Puasa
dan Pendidikan Multikultural
Dede
Rosyada ; Direktur Perguruan Tinggi Agama
Islam Kemenag RI
MEDIA INDONESIA, 23 Juli 2012
TUHAN
mendeklarasikan diri-Nya sebagai rabb, atau pendidik, seperti yang tertuang
dalam salah satu ayat pada surah al-Fatihah, al-hamdu lillahi rabb al-alamiin.... Kata rabb merupakan turunan dari kata rabaaatautarbiyah yang bermakna mendidik dan pendidikan. Akan
tetapi, Tuhan tidak kontak langsung dengan manusia. Fungsi pendidikan Dia
laksanakan melalui berbagai kewajiban syar’i
yang diperintahkan kepada umat manusia, baik yang berimplikasi hukum wajib atau
sunah.
Berbagai
kewajiban syar’i selalu berdimensi
pendidikan.

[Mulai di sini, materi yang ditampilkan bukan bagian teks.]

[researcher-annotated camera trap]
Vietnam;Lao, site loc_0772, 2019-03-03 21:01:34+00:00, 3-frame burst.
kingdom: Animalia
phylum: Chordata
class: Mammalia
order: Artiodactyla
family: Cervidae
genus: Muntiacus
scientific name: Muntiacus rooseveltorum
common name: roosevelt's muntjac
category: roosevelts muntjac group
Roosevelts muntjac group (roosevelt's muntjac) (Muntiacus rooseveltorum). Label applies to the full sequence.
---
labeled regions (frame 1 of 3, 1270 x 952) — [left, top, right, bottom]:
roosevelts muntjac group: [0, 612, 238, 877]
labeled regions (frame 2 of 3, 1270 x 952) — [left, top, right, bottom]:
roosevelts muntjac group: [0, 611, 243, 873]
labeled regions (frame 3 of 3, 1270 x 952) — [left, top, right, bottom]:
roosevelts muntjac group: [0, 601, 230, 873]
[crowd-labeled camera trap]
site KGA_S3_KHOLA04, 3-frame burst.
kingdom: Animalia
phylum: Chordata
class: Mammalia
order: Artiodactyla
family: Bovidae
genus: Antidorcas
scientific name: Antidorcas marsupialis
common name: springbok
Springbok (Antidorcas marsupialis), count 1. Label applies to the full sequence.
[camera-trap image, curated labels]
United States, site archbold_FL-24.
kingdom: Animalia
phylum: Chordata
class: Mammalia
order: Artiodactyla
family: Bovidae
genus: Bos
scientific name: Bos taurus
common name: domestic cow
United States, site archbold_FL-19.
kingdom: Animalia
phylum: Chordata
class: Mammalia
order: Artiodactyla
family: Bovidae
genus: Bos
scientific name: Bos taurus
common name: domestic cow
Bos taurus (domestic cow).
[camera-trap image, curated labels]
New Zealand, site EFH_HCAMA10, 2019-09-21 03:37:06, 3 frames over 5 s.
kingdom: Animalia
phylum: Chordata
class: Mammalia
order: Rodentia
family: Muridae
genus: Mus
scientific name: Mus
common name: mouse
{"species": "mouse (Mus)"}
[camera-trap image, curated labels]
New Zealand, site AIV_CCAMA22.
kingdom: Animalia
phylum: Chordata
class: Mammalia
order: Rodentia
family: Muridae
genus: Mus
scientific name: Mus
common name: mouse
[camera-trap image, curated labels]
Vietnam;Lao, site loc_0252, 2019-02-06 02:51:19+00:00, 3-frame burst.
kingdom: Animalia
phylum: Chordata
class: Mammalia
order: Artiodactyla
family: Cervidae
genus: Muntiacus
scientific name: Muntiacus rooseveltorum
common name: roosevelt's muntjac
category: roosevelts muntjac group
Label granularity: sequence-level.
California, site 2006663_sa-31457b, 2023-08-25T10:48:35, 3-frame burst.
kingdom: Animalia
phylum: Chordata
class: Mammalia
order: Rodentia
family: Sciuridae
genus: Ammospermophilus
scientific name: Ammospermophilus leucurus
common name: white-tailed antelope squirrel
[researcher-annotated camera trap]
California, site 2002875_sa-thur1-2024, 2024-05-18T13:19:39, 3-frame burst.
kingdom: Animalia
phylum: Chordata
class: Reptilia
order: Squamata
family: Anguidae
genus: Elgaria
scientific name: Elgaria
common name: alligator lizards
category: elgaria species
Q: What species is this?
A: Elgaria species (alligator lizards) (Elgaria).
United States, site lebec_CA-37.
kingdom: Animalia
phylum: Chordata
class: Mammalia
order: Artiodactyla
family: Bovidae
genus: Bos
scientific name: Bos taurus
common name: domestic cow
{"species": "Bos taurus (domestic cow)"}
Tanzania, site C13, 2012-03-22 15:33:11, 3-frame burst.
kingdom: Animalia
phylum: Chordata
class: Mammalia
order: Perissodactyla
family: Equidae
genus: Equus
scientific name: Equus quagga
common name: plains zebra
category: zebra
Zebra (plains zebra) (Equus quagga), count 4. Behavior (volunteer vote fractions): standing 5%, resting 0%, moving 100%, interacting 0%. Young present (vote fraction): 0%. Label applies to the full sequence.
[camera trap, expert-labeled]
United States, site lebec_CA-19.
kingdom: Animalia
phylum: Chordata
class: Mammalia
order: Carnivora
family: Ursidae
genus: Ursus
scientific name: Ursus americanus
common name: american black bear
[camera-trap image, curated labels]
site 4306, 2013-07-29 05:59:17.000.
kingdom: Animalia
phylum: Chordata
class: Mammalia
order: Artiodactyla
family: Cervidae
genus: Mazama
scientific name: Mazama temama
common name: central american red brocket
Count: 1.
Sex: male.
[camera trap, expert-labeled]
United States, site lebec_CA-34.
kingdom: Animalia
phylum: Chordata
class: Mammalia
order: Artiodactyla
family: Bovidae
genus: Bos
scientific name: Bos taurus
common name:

Banyak dimensi pendidikan bisa disimpulkan dalam pelaksanaan salat,
mulai membangun tradisi disiplin waktu, membangun budaya bersih, hingga membina
sikap kejujuran dan lainnya. Demikian pula dengan ibadah zakat dan puasa, yang
pada bulan ini semua umat Islam menyambutnya dengan penuh sukacita karena penuh
makna dan bahan ajar.
Akan
tetapi, di tengah-tengah kegembiraan menyambut bulan penuh barakah tersebut,
umat Islam Indonesia masih saja menghadapi kenyataan yang kurang elok bila
dilihat dari dimensi kebersamaan, yakni mengawali dan mengakhiri Ramadan dalam
hari dan tanggal berbeda karena penggunaan metodologi penetapan pergantian
bulan yang berbeda.
Pada
2012, Muhammadiyah menetapkan 1 Ramadan pada Jumat (20/7) karena ijtimak
terjadi pada Kamis (19/7) pukul 11.00 WIB. Dengan demikian, Syakban sudah habis
di Kamis kendati posisi hilal Indonesia bagian Barat masih dalam 1,30 derajat
di atas ufuk. Berdasarkan hasil penglihatan dengan perhitungan (ru’yah bi al-hisab), Kamis adalah hari
terakhir Syakban dan malam Jumat sudah merupakan malam pertama Ramadan. Karena
itu Muhammadiyah menetapkan Jumat hari pertama Ramadan dan hari pertama
berpuasa bagi umat Islam.
Akan
tetapi, pemerintah dengan berbagai aliran keagamaan Islam yang ada di Indonesia
menggunakan metodologi lain, yakni melihat bulan dengan mata kepala (ru’yah bi al-ain) atau dengan bantuan
alat. Ramadan tiba jika bulan sabit (hilal)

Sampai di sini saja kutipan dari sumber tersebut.